Le CPT a été créé après la démission de l’ancien premier ministre Ariel Henry, renversé l’an dernier par de multiples offensives de gangs qui contrôlent aujourd’hui 90 % de Port-au-Prince et de vastes territoires du centre du pays. Ces groupes armés, équipés d’armes de guerre, assassinent des civils, rançonnent les entreprises et se disputent les axes principaux.

La semaine dernière, le secrétaire d’État adjoint américain Christopher Landau a lancé un avertissement sur les réseaux sociaux, dénonçant des « appels à la guerre ouverte contre le gouvernement central » en Haïti.

« Le message des États-Unis et de la communauté internationale est clair : assez de violence et de destructions — et assez d’affrontements politiques », a-t-il écrit. Toute personne entravant la stabilité politique d’Haïti « doit s’attendre à des conséquences », a-t-il poursuivi, notamment la révocation de visas.

Après avoir parlé à l’Associated Press, Jean a tenu une conférence de presse où il a rendu publics plusieurs messages anonymes qu’il dit avoir reçus. L’un d’eux l’accusait de vouloir renverser le premier ministre, le mettant en garde : « Ce n’est pas le moment de tester la détermination des États-Unis. »

Seul un membre du Conseil présidentiel, Leslie Voltaire, a assisté à la conférence.

Sur le réseau X, l’ancien premier ministre Claude Joseph, pourtant souvent en désaccord avec Jean, lui a apporté un soutien public.

« Il est inacceptable que des ambassades menacent un conseiller présidentiel sous prétexte qu’il participe à la destitution du premier ministre », a-t-il écrit. « Aucun responsable haïtien ne doit se soumettre à des diktats étrangers. »

Élections incertaines, violence persistante

L’organisation d’élections avant février semble désormais irréaliste, en raison de l’insécurité généralisée. Le Conseil électoral provisoire avance des dates provisoires pour août et décembre 2026, mais aucune échéance ferme n’a été confirmée.
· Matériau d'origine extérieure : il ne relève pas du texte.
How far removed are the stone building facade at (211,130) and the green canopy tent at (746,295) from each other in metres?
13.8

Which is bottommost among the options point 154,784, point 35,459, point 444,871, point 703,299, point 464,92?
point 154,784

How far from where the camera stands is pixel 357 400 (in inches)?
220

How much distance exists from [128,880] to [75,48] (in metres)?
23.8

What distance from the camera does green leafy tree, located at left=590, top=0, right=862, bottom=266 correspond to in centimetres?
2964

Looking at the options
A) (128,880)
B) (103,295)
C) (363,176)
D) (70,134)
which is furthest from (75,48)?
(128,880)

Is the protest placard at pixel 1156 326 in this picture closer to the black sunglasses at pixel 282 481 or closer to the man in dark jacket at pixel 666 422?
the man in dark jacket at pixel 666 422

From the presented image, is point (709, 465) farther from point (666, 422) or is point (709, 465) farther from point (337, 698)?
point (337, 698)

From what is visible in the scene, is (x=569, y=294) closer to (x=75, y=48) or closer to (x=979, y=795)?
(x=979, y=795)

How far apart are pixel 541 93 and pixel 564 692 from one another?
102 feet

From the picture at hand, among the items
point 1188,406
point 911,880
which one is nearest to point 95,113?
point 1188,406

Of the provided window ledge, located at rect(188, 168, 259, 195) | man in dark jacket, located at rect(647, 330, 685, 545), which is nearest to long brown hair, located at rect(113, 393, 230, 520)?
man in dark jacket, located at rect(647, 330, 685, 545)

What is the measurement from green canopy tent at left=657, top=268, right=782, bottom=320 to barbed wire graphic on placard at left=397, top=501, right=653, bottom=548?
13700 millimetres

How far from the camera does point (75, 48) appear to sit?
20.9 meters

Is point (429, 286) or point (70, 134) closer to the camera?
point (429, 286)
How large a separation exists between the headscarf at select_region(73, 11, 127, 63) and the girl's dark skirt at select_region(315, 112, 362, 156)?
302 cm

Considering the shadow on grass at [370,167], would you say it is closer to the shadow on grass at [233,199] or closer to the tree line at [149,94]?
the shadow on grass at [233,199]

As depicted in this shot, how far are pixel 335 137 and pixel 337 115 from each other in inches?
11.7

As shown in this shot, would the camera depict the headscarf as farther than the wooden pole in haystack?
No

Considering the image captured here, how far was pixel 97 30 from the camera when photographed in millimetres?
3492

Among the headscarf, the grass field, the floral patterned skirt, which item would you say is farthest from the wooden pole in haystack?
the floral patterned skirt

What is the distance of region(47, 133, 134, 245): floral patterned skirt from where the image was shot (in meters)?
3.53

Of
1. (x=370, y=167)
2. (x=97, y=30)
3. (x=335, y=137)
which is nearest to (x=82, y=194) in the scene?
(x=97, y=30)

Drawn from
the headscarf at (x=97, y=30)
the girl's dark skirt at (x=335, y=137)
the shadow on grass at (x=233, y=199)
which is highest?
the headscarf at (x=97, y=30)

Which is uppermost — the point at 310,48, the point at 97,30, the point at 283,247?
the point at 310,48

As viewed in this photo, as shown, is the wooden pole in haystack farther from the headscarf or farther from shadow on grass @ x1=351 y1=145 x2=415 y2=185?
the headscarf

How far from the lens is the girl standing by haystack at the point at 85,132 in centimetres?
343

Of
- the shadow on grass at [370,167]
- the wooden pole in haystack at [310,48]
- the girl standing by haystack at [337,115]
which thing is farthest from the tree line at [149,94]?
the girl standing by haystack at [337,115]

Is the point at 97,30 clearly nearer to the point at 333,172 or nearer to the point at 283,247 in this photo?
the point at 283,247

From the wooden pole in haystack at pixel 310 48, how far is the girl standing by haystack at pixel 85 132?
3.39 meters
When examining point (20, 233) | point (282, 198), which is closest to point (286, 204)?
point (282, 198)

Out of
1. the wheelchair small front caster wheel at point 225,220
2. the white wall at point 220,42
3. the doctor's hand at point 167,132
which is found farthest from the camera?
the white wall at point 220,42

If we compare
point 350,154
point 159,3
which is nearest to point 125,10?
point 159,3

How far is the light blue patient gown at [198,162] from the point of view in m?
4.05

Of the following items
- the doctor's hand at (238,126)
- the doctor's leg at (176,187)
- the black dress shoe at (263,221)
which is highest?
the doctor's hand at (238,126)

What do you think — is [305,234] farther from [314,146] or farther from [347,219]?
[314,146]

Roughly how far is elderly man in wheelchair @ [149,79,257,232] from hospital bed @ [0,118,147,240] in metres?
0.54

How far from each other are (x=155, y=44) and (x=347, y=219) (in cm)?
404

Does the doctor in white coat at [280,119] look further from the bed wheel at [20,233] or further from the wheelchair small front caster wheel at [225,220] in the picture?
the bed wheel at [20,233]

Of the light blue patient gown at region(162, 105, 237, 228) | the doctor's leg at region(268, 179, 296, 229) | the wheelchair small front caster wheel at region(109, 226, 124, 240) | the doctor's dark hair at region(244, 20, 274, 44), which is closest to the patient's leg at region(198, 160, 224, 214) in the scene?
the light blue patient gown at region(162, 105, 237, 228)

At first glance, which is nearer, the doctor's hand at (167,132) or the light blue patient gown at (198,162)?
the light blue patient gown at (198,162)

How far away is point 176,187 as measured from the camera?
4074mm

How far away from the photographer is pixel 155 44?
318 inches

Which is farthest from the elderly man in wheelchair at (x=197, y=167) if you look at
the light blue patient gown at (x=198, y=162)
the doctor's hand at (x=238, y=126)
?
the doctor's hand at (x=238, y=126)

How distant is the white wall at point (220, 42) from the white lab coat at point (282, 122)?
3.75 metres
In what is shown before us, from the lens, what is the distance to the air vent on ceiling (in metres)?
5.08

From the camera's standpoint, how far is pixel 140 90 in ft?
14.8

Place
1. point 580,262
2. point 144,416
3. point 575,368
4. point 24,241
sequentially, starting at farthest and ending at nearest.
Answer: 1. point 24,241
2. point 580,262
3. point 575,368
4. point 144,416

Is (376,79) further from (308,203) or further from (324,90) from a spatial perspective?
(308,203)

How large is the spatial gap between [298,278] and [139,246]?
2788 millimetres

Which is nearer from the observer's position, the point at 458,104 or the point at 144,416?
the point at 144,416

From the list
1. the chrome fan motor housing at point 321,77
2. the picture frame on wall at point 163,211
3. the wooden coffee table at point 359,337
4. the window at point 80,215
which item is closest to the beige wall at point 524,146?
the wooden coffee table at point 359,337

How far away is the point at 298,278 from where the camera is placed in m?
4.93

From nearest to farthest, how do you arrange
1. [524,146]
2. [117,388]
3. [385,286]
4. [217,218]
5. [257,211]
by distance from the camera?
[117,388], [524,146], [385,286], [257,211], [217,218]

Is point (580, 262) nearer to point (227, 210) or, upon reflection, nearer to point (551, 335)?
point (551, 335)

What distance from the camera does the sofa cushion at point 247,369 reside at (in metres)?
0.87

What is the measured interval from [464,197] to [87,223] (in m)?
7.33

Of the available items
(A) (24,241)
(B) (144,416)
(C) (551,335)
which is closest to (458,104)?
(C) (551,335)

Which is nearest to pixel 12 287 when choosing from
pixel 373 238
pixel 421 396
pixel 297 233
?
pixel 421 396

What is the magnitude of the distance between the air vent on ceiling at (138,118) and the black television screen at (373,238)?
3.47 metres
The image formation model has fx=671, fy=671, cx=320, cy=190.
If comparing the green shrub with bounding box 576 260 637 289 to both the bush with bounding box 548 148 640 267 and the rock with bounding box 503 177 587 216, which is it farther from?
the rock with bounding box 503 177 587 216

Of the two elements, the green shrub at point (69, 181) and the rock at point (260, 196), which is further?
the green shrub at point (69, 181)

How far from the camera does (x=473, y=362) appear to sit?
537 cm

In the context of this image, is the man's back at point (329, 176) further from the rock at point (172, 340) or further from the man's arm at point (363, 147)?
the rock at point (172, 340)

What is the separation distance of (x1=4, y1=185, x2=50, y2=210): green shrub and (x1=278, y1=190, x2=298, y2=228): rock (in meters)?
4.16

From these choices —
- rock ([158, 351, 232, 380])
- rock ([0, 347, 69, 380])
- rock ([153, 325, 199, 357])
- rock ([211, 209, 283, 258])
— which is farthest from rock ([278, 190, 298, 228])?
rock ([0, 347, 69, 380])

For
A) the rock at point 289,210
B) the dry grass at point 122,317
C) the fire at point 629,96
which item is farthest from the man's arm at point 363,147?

Haïti n’a pas tenu d’élections depuis près de dix ans et le pays n’a plus de président depuis l’assassinat de Jovenel Moïse en juillet 2021.

Entre janvier et septembre, plus de 4 300 personnes ont été tuées dans les violences, selon des chiffres cités par l’AP. La mission internationale appuyée par l’ONU et menée par la police kényane peine à stabiliser le terrain. Une nouvelle force spécialisée dans la lutte anti-gang, dotée de pouvoirs d’arrestation élargis, est annoncée.

En parallèle, la compagnie Sunrise Airways, seul transporteur à assurer des liaisons domestiques et internationales, a suspendu ses vols dimanche pour des raisons de sécurité. L’aéroport international de Port-au-Prince a dû fermer à plusieurs reprises en raison d’attaques de gangs.